Freeport-McMoRan’s $6.9 Billion Plains Bid Called Too Low
Plains directors failed in their duty to get the best price for the company’s stock, according to shareholders who sued in Delaware Chancery Court. Today, the investors are asking the judge to issue a preliminary injunction to halt the deal.
“Plains shareholders cannot make an informed decision regarding whether or not the Plains acquisition is in their best interests because defendants have failed to disclose such basic financial metrics as their unlevered cash flows,” lawyer Peter B. Andrews said in a March 29 brief.

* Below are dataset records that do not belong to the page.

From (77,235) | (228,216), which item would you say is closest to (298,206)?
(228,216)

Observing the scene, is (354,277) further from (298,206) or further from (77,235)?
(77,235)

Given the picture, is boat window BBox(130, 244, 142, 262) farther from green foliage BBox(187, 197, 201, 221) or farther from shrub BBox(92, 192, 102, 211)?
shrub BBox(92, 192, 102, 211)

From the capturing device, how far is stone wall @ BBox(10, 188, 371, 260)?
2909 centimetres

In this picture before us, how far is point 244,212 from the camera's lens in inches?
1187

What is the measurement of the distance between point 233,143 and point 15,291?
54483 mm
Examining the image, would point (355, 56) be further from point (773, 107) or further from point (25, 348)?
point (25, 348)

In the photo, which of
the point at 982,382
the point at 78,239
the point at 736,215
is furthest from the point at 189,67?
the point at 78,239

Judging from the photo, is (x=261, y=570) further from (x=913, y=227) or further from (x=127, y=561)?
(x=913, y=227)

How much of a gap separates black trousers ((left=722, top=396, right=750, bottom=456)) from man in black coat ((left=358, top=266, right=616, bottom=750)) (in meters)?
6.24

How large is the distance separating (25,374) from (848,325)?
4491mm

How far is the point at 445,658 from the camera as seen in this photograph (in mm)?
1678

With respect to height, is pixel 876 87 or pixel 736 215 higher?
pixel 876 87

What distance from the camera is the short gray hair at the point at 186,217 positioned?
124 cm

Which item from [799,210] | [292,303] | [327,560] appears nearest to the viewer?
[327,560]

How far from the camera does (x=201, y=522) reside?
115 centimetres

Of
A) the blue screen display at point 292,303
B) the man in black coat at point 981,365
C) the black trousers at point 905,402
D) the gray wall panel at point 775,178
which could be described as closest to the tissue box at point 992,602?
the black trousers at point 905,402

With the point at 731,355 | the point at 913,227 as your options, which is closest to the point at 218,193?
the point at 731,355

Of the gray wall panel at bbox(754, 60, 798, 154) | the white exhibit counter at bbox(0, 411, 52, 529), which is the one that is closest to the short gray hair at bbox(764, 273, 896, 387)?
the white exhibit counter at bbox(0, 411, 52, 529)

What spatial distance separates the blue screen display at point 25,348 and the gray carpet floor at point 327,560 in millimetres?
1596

Judge John Noble, presiding over the hearing, may not immediately render a decision on the dispute.
“This case is about a premium transaction” which “stockholders are fully empowered to reject,” a lawyer for the company’s directors, Lisa Schmidt, wrote in an April 19 brief. “No bidder has come forward to offer the stockholders anything better” and a vote on the deal should be allowed.
Opponents said the deal “is riddled with disabling conflicts of interest.” Plains Chief Executive Officer and Chairman James C. Flores stands to collect more than $140 million in shares and tax payments once the company changes hands, according to the investor complaint.
A hearing on a related case, in which shareholders sued McMoRan Exploration Co. (MMR), was postponed.
Freeport, based in Phoenix, said in a statement Dec. 5 that it would buy Houston-based Plains for $25 in cash and 0.6531 Freeport share for each Plains share; and would buy New Orleans- based McMoRan for $14.75 a share and 1.15 units of a royalty trust.
The cases are Rice v. Plains, CA8090, and Krieger v. McMoRan, CA8091, Delaware Chancery Court (Wilmington).